At the '2025 AI Container Application Implementation and Development Forum', Huawei, in partnership with Shanghai Jiao Tong University, Xi'an Jiaotong University, and Xiamen University, officially unveiled and open-sourced its AI container technology, Flex:ai. This innovative solution is designed to enable refined management and intelligent scheduling of computing power resources, thereby accelerating the widespread adoption of AI technologies.
Zhou Yuefeng, Vice President of Huawei, emphasized that while AI technology has witnessed rapid advancements, achieving its 'democratization'—making it accessible and usable for a broader audience—still presents significant hurdles. He cited the healthcare industry as a prime example, highlighting the prevalent challenges in computing power scheduling. Liu Miao, also from Huawei, identified three primary pain points in current AI computing power utilization: an excess of computing capacity on single cards for small tasks, insufficient computing capacity on single machines for large tasks, and difficulties in concurrent scheduling of multiple tasks.
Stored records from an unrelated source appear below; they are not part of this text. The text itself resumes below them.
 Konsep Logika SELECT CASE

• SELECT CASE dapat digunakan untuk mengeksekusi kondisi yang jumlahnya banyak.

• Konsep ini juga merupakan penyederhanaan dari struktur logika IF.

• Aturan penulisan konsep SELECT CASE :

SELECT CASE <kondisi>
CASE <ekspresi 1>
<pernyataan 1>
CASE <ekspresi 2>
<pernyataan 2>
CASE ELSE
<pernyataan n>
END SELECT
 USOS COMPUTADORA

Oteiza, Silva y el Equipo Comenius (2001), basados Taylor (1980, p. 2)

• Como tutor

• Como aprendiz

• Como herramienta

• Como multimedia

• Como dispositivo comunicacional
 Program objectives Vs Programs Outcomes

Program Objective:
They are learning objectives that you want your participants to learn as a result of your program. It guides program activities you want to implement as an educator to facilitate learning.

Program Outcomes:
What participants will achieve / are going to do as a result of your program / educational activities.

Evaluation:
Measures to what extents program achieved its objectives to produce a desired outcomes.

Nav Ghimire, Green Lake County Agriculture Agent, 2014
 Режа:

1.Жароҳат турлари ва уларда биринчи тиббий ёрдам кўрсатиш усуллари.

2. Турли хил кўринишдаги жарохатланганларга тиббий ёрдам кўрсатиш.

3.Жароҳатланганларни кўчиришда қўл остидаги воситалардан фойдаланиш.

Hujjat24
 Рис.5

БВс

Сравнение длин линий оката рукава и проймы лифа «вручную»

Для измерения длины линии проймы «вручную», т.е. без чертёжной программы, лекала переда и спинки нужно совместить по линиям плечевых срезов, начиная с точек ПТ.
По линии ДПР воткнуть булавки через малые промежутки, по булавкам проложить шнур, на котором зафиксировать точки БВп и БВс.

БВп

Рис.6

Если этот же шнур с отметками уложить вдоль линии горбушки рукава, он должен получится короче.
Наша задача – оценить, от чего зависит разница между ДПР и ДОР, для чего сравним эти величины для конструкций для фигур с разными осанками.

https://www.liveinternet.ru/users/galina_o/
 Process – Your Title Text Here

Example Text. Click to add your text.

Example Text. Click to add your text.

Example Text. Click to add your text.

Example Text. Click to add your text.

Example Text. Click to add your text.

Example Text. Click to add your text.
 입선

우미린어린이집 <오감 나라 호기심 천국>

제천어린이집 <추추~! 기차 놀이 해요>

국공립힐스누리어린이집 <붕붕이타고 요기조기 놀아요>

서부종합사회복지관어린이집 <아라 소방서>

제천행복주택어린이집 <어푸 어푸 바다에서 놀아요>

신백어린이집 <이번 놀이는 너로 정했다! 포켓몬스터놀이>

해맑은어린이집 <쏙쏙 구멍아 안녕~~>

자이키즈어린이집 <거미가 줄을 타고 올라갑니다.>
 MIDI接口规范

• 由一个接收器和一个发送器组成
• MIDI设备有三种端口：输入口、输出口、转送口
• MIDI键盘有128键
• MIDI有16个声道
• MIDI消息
To tackle these challenges, the three universities conducted in-depth technical research from diverse perspectives. Professor Qi Zhengwei from Shanghai Jiao Tong University introduced the XPU resource pooling framework, which achieves spatial sharing and resource isolation, enhancing the efficiency of computing power usage. Professor Zhang Yiming, affiliated with both Xiamen University and Shanghai Jiao Tong University, developed cross-node remote virtualization technology, effectively aggregating idle XPU computing power across different nodes. Meanwhile, Professor Zhang Xingjun from Xi'an Jiaotong University created the Hi Scheduler, enabling fine-grained computing power scheduling for more precise control.
Huawei has open-sourced the full-stack technology of Flex:ai, with plans to continuously iterate and optimize it in collaboration with the universities. Zhang Gong from Huawei also pointed out that enterprises still face numerous challenges when deploying AI inference, particularly in cross-node migration and large-scale cluster scheduling. These remain urgent issues that need to be addressed to further advance the adoption and efficiency of AI technologies.